◆ **Assignment**
Write out all the entries word for word, but skip any images.

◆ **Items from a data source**
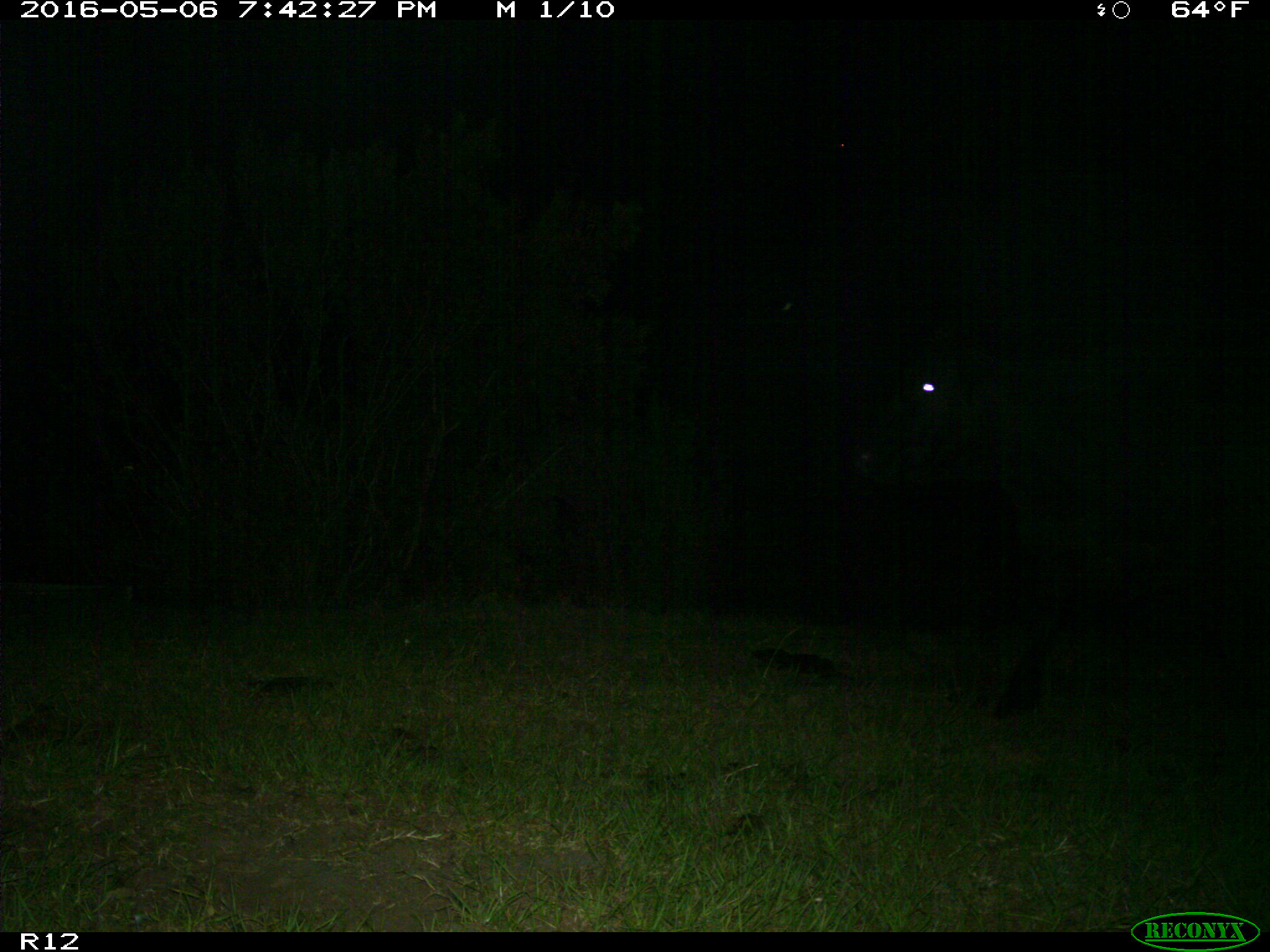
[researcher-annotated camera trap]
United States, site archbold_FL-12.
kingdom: Animalia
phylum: Chordata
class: Mammalia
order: Artiodactyla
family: Bovidae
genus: Bos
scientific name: Bos taurus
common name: domestic cow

◆ **Solution to this task**
[researcher-annotated camera trap]
United States, site archbold_FL-12.
kingdom: Animalia
phylum: Chordata
class: Mammalia
order: Artiodactyla
family: Bovidae
genus: Bos
scientific name: Bos taurus
common name: domestic cow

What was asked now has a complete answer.